Lock/Unlock: Reflections on Phone Addiction

By Carmen Framiñán Galán

Checking up the phone compulsively is a symptom of phone addiction, and locking and unlocking the phone as an unconscious reflex is an indicator used to measure it. In the installation, each key represents a moment in which I have unlocked my phone over the course of a day. The number 92 is the average number of times a day I did so over the course of two months, tracked by my own phone. By giving a physical shape to the act of unlocking the phone by equating it with that of unlocking a door, the key acts as a signifier for each time the action is repeated, calling it into attention.

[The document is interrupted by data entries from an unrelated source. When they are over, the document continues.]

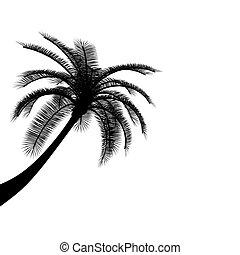 Black on white palm tree on white background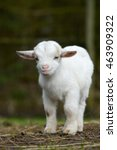 white goat kid standing on... | Shutterstock . vector #463909322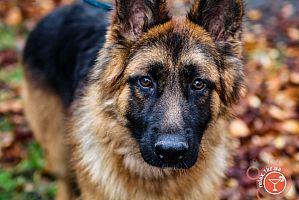 Племенной смотр собак в Кривом Роге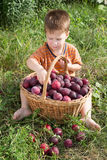 Little kid with basket of plum Stock Image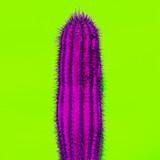 Cactus. Cactus lover Minimal design Fashion color - 186200805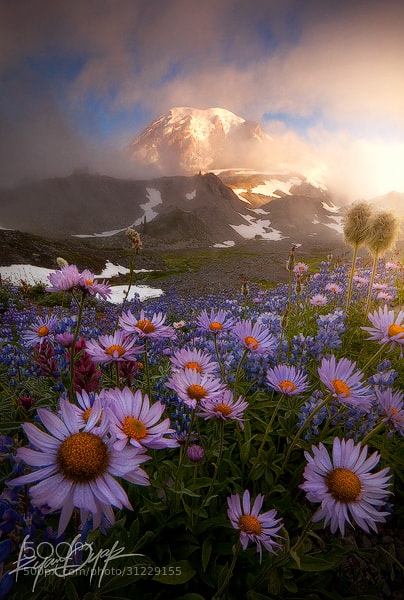 Photograph Weather the Storm by Ryan Dyar on 500px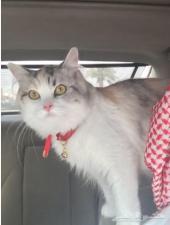 قطط للبيع_قطة شيرازي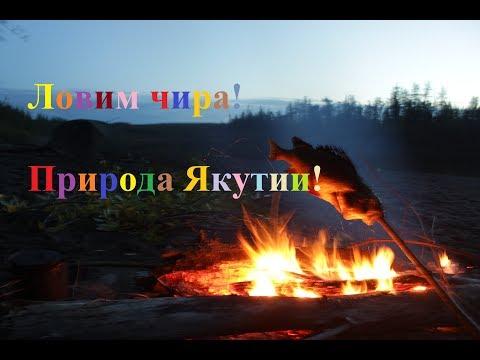 Ловим чира! Тонкости посола! Природа Якутии! - Cмотреть видео онлайн с youtube, скачать бесплатно с ютуба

Featured image of the project Lock/Unlock: Reflections on Phone Addiction Complementary image of the project Lock/Unlock: Reflections on Phone Addiction

Metaphor used:

The installation acts as an entrance, an access point to something you intend to reach. A road can exist without a lock, without access control, but a lock is meaningless without a key. The loss of meaning of the act is thus represented by the individual keys, with the lock present only in the literal verb, unlocking.

Intended Meaning:

By magnifying a daily, inconsequential gesture, the aim is to draw attention to the problem, encouraging people to act, putting the spotlight back on an issue that we might all partake in and making people think about the deeper meanings a seemingly innocuous gesture might hold.

Source:

Dataset extract from“digital wellbeing” tracker on smartphone, a Xiaomi Redmi Note 8T, UI MIUI Global 12.5.5.